The region is regarded as particularly susceptible to plastic pollution because of densely populated coastlines, fishing, shipping and tourism. Plastic waste are often found in big and small marine animals.
“Microplastics are less abundant in the sea surface due to their faster sinking from the attachment of heavier marine organisms [biofouling] and accumulate deeper in the water column and seafloor,” said lead author Dr Kostas Tsiaras, whose findings were published in Frontiers in Marine Science.
“On the other hand, macroplastics, such as plastic bags and styrofoam may float around for longer time periods, and travel long distances from their sources.”
Sources of microplastics, which includes wastewater treatment plants, were often found near population centres on the French, Spanish and Italian coasts.
Larger sized microplastics were seen in places with high untreated wastewater, for example off Greece and Turkey.
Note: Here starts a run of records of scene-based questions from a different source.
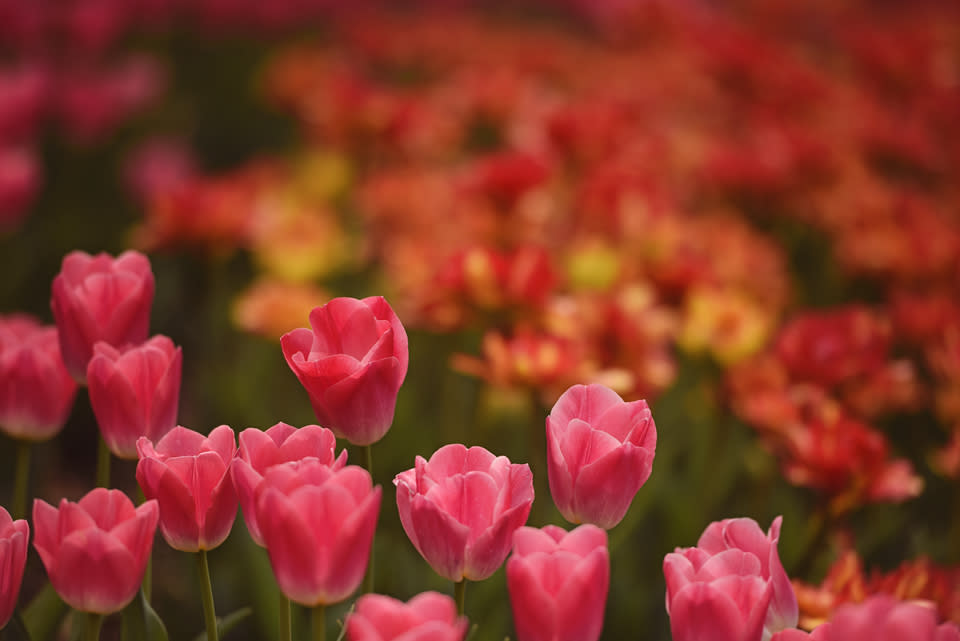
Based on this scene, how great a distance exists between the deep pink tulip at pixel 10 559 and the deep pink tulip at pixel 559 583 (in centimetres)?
21

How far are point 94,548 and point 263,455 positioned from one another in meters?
0.08

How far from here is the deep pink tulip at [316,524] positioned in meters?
0.33

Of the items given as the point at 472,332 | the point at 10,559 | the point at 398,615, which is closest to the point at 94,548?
the point at 10,559

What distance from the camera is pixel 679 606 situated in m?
0.35

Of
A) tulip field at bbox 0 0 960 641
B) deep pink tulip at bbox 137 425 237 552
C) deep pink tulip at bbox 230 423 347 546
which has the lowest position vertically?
tulip field at bbox 0 0 960 641

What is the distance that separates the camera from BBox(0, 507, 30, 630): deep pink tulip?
355 millimetres

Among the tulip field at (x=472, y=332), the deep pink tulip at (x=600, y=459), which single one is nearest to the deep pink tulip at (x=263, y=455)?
the tulip field at (x=472, y=332)

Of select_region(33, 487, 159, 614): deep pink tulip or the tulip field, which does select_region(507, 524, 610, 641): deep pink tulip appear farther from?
select_region(33, 487, 159, 614): deep pink tulip

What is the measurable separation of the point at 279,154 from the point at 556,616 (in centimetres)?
173

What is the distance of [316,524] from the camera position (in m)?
0.34

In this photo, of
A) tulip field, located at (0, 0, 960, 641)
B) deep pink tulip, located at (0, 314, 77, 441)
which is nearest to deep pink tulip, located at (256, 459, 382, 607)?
tulip field, located at (0, 0, 960, 641)

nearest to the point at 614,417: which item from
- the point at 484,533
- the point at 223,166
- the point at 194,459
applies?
the point at 484,533

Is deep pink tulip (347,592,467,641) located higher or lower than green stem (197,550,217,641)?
higher

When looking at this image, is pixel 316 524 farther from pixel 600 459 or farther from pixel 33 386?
pixel 33 386
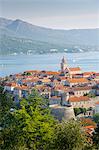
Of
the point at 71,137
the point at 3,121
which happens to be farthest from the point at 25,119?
the point at 3,121

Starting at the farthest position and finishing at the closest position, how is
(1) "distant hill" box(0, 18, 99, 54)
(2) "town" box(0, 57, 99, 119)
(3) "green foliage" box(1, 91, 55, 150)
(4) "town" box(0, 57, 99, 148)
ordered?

Macroplastics were also found in areas near riverine environments, including the Algerian, Albanian, and Turkish coasts, as well as close to population centres off Spain, France and Italy.
The researchers created a model to track the movement of plastics. They identified potential accumulation patterns by taking into account sinking, wind and currents, and followed the path of land-based sources such as rivers and coastal cities.
“The model outputs can be used to identify ecologically (bird and cetacean habitats) or commercially (aquaculture and fisheries) important areas that are potentially threatened by plastic pollution,” said Mr Tsiaras.
“This is important for the design of ecosystem-based management plans and policies for the mitigation of plastic pollution, which is often a trans-boundary environmental problem, as floating plastics may travel long distances from their sources.”